* _What is needed_
For this exercise, output exactly and only the lines running from the one with "Small translucent plastic" through the final line of the data below, without pictures.

* _Material shown_
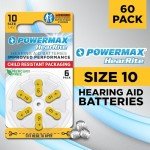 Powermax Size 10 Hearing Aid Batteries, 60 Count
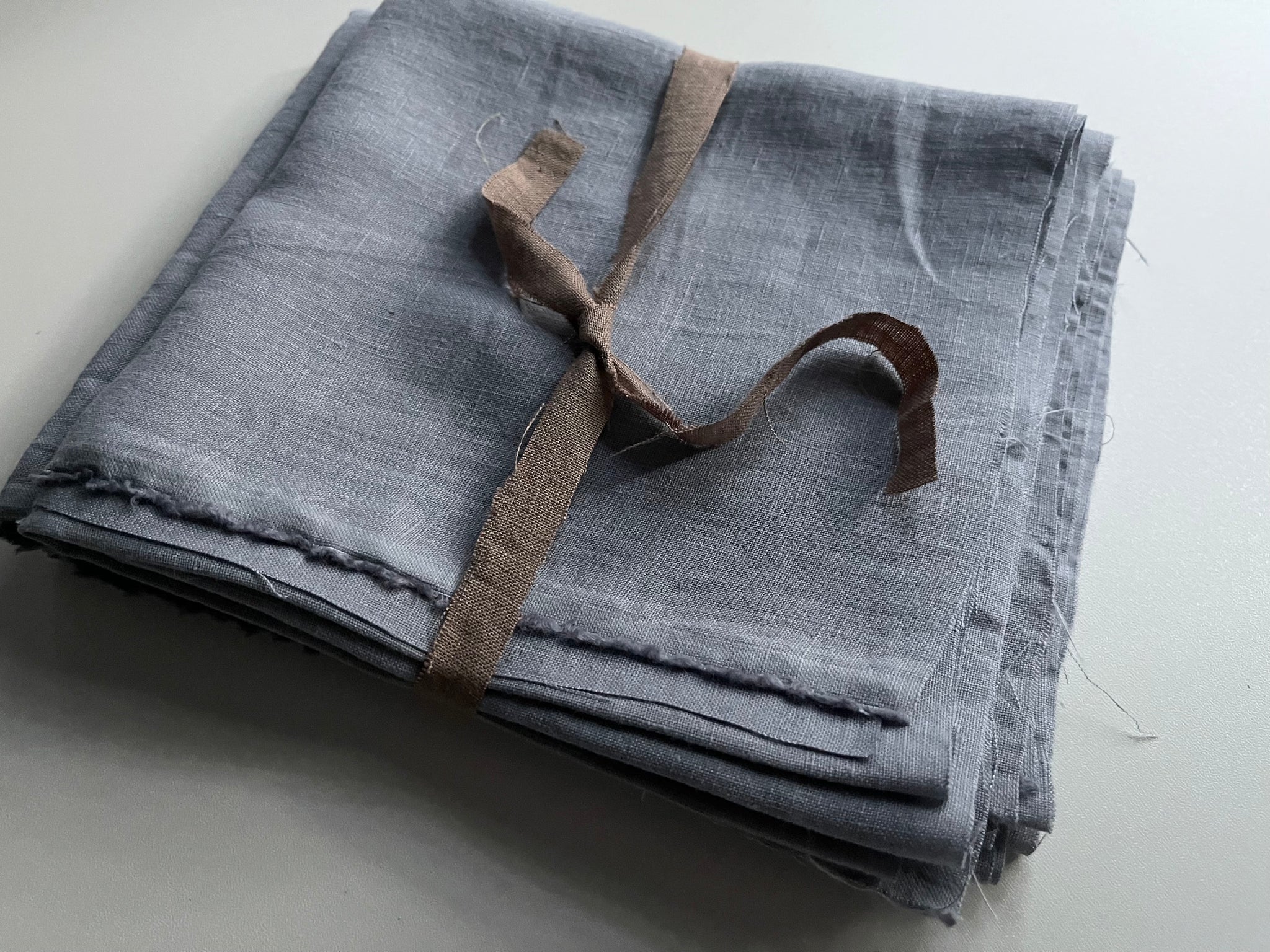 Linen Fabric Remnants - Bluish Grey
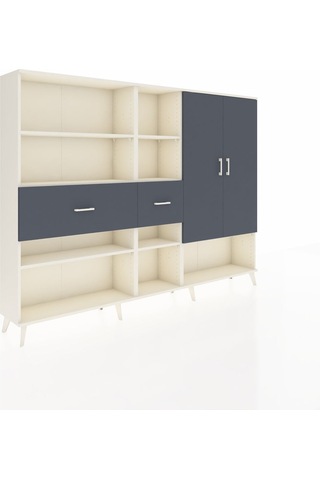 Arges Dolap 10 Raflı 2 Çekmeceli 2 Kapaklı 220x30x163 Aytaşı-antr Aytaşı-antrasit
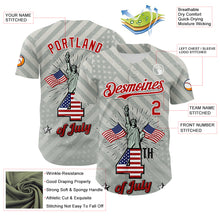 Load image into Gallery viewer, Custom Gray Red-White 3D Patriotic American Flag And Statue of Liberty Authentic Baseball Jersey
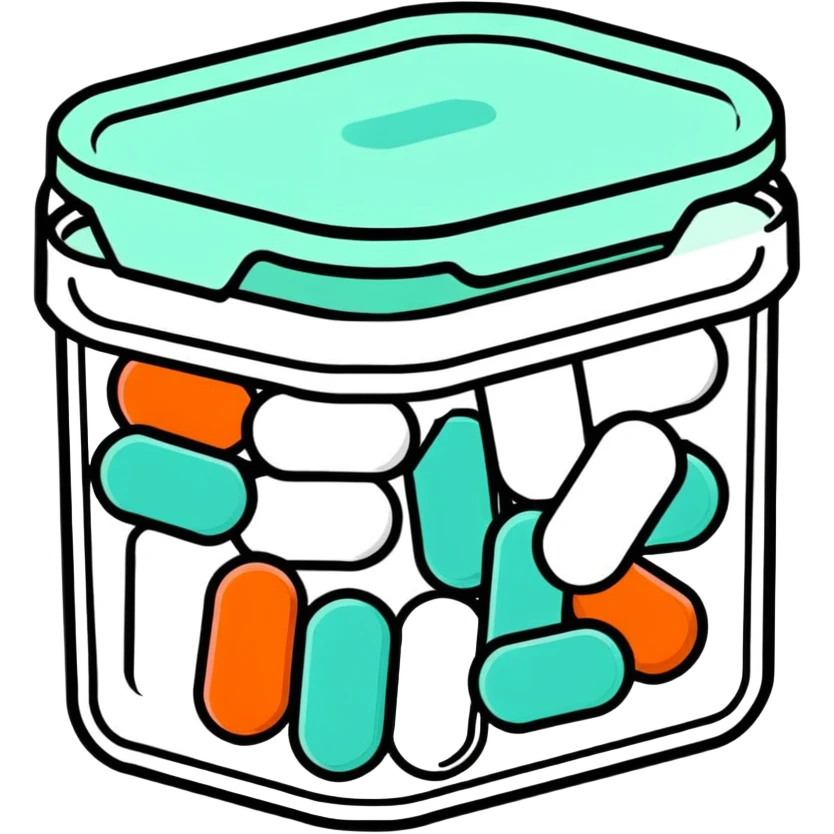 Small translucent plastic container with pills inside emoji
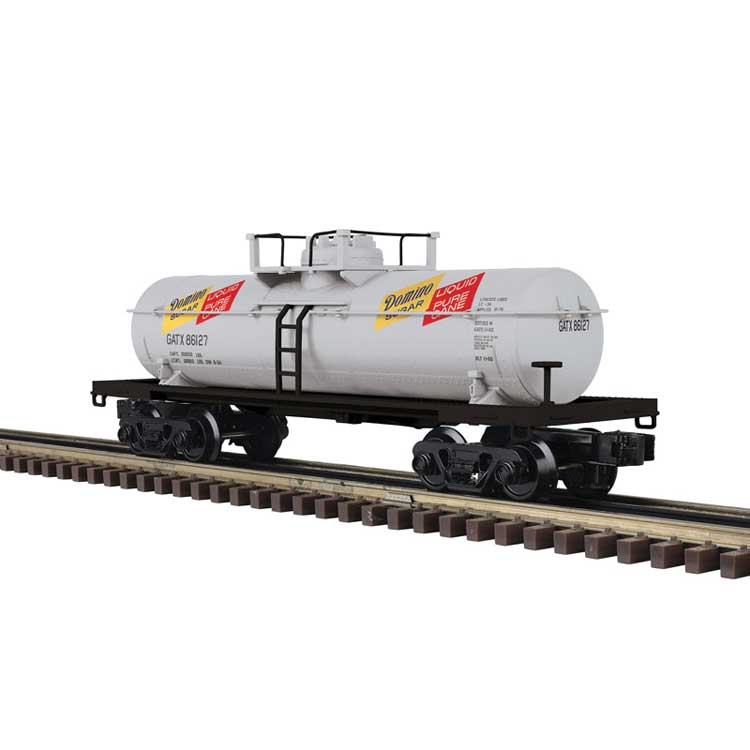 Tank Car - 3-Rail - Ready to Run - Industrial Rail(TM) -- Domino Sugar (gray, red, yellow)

* _Answer box_
 Small translucent plastic container with pills inside emoji
 Tank Car - 3-Rail - Ready to Run - Industrial Rail(TM) -- Domino Sugar (gray, red, yellow)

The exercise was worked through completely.